“Atlanta Monster” co-creators Payne Lindsey and Donald Albright are far from done with the story of Wayne Williams and the Atlanta child murders: They’re holding Hollywood meetings about a possible TV docu-series, and want to expand their hit podcast to investigate other cities plagued by serial murders.
Lindsey and Albright, co-founders of Tenderfoot TV, detailed their plans to TheWrap Friday for our “Shoot This Now” podcast, about stories that should be made into TV shows and movies. You can listen on Apple or here:
The Atlanta-based duo were in Los Angeles Friday in large part because they’re adapting their previous podcast phenomenon, “Up and Vanished,” into a TV show for the Oxygen network. But they’re also going to some meetings about how “Atlanta Monster,” the most successful new podcast of 2018, could be made into what Lindsey, the host of the podcast, envisions as a premium docu-series.
“Atlanta Monster” follows the deaths of 28 African-American children and young men killed between 1979 and 1981. Authorities blamed Wayne Williams, an aspiring record producer, for all of the murders, though he was only prosecuted and convicted in the killings of two adult victims. Some loved ones of the murdered children believe they were killed by someone other than Williams.
Lindsey said there are already two scripted projects in the works about the case: Season 2 of Netflix’s “Manhunter” and a Regina King-John Ridley project for FX based on Kim Reid’s memoir, “No Place Safe.”
An “Atlanta Monster” docu-series could compliment the scripted projects, much as 2016’s “OJ: Made in America” complimented FX’s Ryan Murphy drama “People v OJ Simpson,” released earlier in the same year.
“I love scripted TV and that’s eventually where I want to go, but I think this story needs the docu-series,” Lindsey said. “It needs the documentary form of this. … telling the real story and adapting it that way.”
Lindsey and Albright are also looking to expand the format of “Atlanta Monster” to other cities. “Atlanta Monster” used the killings to highlight racial and socioeconomic issues in the Atlanta of decades ago that still reverberate nationwide. Albright and Lindsey say other cities’ serial murders could provide a similar frame for looking at broader problems.
“We kind of set the tone with ‘Atlanta Monster’ because it’s not just murders in a place,” Albright said. “It’s how those murders affected that place. There are monsters all over the world.”
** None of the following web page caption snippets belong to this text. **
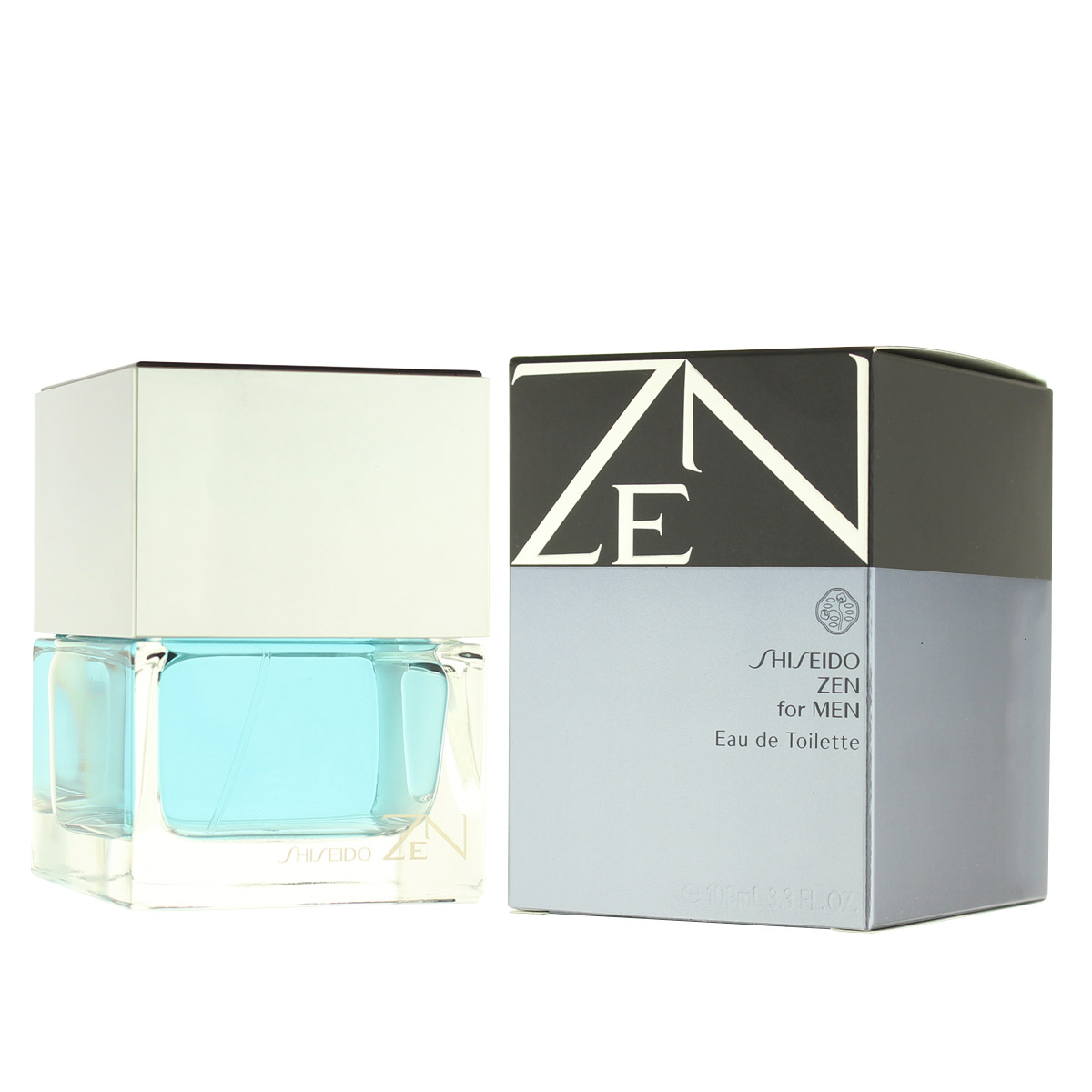 Shiseido Zen for Men EDT 100 ml M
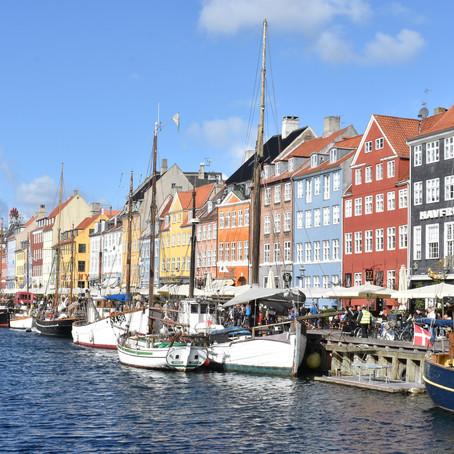 Copenhagen Photo Essay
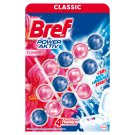 Bref Power Aktiv Flowers Toilet Block 3 x 50 g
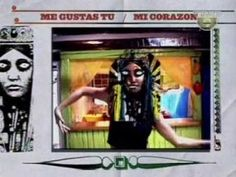 Manu Chao - Me gustas tu | I love this song as well the video .... its soooo cooool and happy....no worries in life.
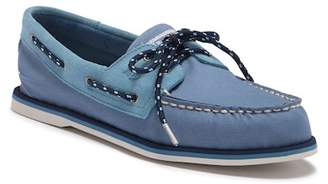 Sperry A/O 2-Eye Nautical Boat Shoe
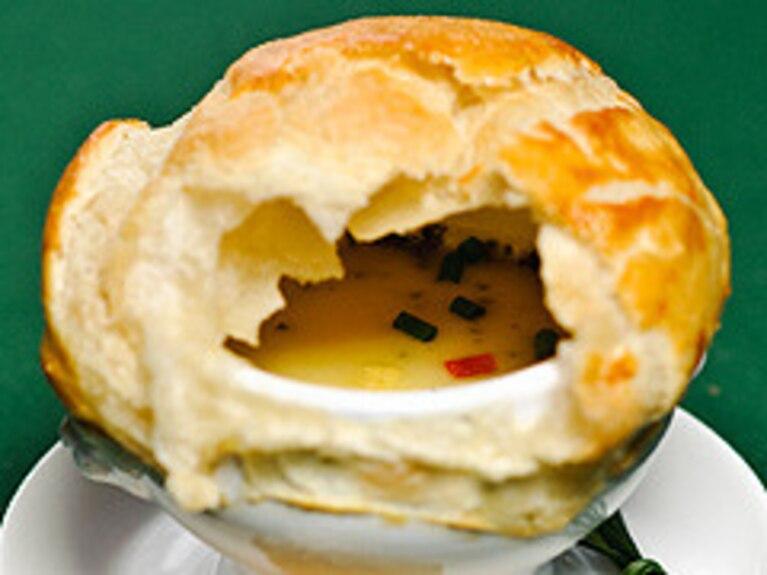 Zapiekana zupa serowa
In an early episode of the “Shoot This Now” podcast, Matt Donnelly and I talked about how a fundraiser during the Atlanta murders, starring Sammy Davis Jr. and Frank Sinatra, could be the basis of a scripted film. Albright and Lindsey wouldn’t rule out big-screen adaptations.
“It doesn’t really matter as long as we can do it right and do the city, the victims and the story justice,” Albright said.